Deep Neural Network(DNN) is an effective way for complex real-world problems. However, to guarantee DNN can be applied to the safety-critical system, formal guarantees about their behaviors are needed.

## Related Work

### An Abstraction-Refinement Approach to Verification of Artificial Neural Networks

This work was published on the CAV(2010). The challenge of verifying neural network comes from the non-linear activation functions, which make the verification problem become non-convex. In this work, the activation function is sigmoid. They had proposed a method that replaces activation functions with piecewise linear approximations. However, this made the computation increase significantly. As a result, this work is not scalable, only supports a very small network with at most 20 neurons.

### Measuring Neural Net Robustness with Constraints

This work comes from NIPS(2016). For verifying the robustness property of the neural network, they just focused on the small neighborhood of input, which fixed the state of ReLUs.

### X. Huang, etc. Safety Verification of Deep Neural Networks, 2016. Technical Report.

This work also focuses on robustness property. They have reduced the infinite neighborhood into a finite set of points and check the labels of these points is consistent. Then, this process is propagated through the network layer by layer.

The limitation of this work is that they made a strong assumption. That is the finite sets correctly represent their infinite domains.

### A Formally Verified Hybrid System for the Next-Generation Airborne Collision Avoidance System.

This work proposed a hybrid technique of analysis lookup-table and DNNs.

### AI2: Safety and Robustness Certification of Neural Networks with Abstract Interpretation

This work was published on the 2018 IEEE Symposium on Security and Privacy. This work is based on overapproximation and they have proved that AI^{2} is sound.

The activation function of this work is also ReLU. However, this work can support the convolutional neural network as well as max pooling layer.

Besides, this work is more scalable than Reluplex, which means that it can verify the neural network with much more neurons.

» **To be done**
Resume the notes on neural network verification research, continuing from the final sentence about AI2 and Reluplex.

[Extracted records]
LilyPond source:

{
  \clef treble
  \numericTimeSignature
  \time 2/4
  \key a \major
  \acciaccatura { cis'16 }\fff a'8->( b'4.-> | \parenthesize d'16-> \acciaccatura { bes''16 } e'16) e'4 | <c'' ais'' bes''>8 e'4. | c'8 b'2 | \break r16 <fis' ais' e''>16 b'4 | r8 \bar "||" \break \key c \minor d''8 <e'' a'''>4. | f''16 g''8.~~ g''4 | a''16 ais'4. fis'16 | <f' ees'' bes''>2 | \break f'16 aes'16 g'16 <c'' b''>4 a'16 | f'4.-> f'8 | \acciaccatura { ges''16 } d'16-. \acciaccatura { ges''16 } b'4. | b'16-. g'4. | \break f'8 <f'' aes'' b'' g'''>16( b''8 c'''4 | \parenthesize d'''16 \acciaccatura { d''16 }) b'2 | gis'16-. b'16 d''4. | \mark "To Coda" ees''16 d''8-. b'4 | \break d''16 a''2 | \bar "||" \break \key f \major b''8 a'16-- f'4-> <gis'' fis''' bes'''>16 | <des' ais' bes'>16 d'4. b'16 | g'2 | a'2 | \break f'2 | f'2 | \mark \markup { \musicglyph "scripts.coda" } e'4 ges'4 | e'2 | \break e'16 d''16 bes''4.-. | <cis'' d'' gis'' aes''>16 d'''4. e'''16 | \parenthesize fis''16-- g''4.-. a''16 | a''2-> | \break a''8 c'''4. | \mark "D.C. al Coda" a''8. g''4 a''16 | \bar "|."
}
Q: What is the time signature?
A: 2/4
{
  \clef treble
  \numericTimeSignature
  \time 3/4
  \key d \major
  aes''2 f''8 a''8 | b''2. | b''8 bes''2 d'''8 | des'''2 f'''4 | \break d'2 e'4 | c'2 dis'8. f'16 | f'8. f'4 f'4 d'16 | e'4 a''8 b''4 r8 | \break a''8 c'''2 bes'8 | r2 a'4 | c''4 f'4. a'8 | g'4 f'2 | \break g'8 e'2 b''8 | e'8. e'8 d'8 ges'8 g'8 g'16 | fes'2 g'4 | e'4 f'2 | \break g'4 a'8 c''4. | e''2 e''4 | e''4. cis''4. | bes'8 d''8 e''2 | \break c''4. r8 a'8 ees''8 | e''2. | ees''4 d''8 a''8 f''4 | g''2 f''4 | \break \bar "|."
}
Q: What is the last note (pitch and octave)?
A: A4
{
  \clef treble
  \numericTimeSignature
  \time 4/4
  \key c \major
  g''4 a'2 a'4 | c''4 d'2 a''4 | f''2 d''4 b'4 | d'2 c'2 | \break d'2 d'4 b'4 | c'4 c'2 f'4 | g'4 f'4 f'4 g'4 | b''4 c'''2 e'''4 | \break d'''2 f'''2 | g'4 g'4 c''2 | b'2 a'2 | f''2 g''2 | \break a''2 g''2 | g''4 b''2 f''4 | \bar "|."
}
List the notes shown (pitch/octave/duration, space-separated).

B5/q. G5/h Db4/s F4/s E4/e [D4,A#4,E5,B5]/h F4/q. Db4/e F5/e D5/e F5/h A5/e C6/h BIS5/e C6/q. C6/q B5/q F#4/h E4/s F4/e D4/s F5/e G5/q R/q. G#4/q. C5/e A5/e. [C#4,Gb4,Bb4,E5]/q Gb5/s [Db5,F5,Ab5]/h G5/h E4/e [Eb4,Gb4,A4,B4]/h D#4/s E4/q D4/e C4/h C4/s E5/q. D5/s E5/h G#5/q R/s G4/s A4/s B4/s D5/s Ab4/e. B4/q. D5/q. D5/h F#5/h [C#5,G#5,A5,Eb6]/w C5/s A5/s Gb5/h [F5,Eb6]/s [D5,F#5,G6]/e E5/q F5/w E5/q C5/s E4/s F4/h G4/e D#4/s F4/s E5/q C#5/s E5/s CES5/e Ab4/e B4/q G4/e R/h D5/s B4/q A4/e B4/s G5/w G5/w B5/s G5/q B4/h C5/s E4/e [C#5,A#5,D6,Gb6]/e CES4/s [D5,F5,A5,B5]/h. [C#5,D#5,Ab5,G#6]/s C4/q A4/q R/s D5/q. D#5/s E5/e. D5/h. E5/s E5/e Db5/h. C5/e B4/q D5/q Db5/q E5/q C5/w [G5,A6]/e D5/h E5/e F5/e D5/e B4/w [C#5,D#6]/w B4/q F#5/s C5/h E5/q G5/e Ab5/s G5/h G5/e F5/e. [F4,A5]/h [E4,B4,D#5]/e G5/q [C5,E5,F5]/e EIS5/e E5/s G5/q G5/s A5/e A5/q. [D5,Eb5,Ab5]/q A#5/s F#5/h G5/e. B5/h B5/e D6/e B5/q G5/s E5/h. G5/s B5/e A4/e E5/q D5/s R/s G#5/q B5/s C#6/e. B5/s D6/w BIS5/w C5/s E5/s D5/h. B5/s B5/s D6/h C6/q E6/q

» **Answer below**
## Contributions

- This is a pioneer work on neural network verification.
- They have proposed an effective way to encode the non-linear ReLU activate function.
- They have improved the Simplex method, which is used to solve linear arithmetic theory to solve the problem with non-linear ReLu activate function.
- They have proved that the Reluplex is complete and sound.
- Several efficient implementation suggestions were proposed.

## Details

### Difficulty for Verifying Neural Network

The difficulty for verifying neural network comes from the non-linear activation functions, which makes the verification problem become non-convex. Without the activation function, it will be easy to encode such verification problem into linear arithmetic theory and solve with SMT and LP solvers.

One naive way to solve this problem is that encoding the ReLU with disjunctions. However, this may cause exponential growing on sub-problem.

### Reluplex Procedure

To address this problem, based on simplex, an LP solver, they have proposed a new procedure – Reluplex.

In the Simplex procedure, the variables strictly subject to their bounds. However, in the Reluplex, variables can temporarily violate their bounds, and sometimes even the member of ReLU pairs can temporarily violate the ReLU semantics. This is because they are trying to guess the sate of ReLU functions.

They add the first 4 rules into Simplex and replaced the Success rule with ReluSuccess rule.

The PivotForRelu rule allows a basic variable appearing in a ReLU to be pivoted so that either Update_{b} or Update_{f} can be applied.

The Update_{b} and Update_{f} rules are added to handle the temporary violation.

The ReluSplit rule is used for splitting on certain ReLU connections, guessing whether they

are active or inactive.

They have proved that the Reluplex is complete and sound.

### Efficiently Implementing Reluplex

#### Tighter Bound Derivation

We can derive the strict low and upper boundaries of variables with the following rules.

Sometimes, that will help us eliminate some variables and accelerate the procedure.

#### Derived Bounds and Conflict Analysis

This is the same with the conflict analysis in SAT and SMT solvers.

#### Floating-Point Arithmetic and Under-Approximation

Sacrify accuracy sometimes can help get better speed and without affection on the result.

### Experiments

ACAS Xu is an airplane collision avoidance system. In the beginning, this system was controlled by looking-up tables, which consumed more than 2GB memory, but with the neural network controller, this controller only requires 3MB memory. They conducted the verification of ACAS Xu system neural network controller with Reluplex.

They not only verified the general safety properties, but also the robustness properties.

They also compared the Reluplex with state-of-art SMT and LP solvers. In the benchmarks that require split, the Reluplex beats all the other solvers, only in some benchmarks which do not require a split, one LP solver performed better than Reluplex.

## Limitations and Comments

### Limitation on Scalability

Although they have tried many practical ways to improve the performance, the time to verify a neural network is still very long. Especially when the size of the neural network becomes large.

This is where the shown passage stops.